[Records from a data collection]
□ □ □ □ □

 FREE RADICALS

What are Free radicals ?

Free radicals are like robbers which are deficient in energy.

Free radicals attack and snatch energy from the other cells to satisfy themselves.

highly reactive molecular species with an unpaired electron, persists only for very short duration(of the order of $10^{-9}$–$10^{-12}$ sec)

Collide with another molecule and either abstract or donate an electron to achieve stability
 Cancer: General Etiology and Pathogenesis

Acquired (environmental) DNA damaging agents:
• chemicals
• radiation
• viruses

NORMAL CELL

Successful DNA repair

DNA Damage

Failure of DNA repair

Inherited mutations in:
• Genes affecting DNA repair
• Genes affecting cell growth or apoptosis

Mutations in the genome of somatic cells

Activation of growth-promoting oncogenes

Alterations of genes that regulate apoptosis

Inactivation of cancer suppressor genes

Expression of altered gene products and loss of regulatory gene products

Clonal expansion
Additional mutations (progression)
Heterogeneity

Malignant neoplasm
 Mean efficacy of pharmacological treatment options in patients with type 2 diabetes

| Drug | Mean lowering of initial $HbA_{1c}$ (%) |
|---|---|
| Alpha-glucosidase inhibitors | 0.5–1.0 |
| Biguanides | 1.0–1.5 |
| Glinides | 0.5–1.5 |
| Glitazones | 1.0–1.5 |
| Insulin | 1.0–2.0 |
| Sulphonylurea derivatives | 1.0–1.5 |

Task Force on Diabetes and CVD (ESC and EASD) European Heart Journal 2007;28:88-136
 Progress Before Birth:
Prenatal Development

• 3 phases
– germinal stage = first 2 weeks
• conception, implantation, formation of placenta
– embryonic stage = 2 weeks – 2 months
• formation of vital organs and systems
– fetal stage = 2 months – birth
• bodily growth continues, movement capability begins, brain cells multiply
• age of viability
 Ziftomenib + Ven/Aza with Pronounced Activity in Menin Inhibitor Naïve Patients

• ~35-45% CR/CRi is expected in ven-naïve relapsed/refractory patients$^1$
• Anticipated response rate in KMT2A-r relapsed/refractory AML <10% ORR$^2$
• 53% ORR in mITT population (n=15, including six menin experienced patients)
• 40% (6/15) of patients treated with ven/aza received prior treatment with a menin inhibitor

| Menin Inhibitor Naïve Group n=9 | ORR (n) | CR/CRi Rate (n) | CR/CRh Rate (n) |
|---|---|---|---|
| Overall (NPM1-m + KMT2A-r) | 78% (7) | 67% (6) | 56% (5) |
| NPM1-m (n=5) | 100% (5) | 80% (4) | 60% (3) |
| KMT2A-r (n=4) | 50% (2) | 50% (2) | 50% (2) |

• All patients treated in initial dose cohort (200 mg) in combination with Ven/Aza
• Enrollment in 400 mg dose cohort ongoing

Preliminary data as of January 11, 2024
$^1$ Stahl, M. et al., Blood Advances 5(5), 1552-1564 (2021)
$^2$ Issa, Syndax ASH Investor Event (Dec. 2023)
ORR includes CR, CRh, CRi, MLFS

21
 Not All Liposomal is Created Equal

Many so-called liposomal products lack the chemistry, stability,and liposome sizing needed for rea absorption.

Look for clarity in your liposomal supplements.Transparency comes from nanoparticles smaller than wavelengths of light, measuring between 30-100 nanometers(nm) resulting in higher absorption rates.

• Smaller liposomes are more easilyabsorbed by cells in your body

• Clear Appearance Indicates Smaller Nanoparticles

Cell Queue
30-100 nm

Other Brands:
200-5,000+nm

□ □ □ □ □

» Required work:
Wherever a line above contains "absorption", copy that line.

» Solution:
Many so-called liposomal products lack the chemistry, stability,and liposome sizing needed for rea absorption.
Look for clarity in your liposomal supplements.Transparency comes from nanoparticles smaller than wavelengths of light, measuring between 30-100 nanometers(nm) resulting in higher absorption rates.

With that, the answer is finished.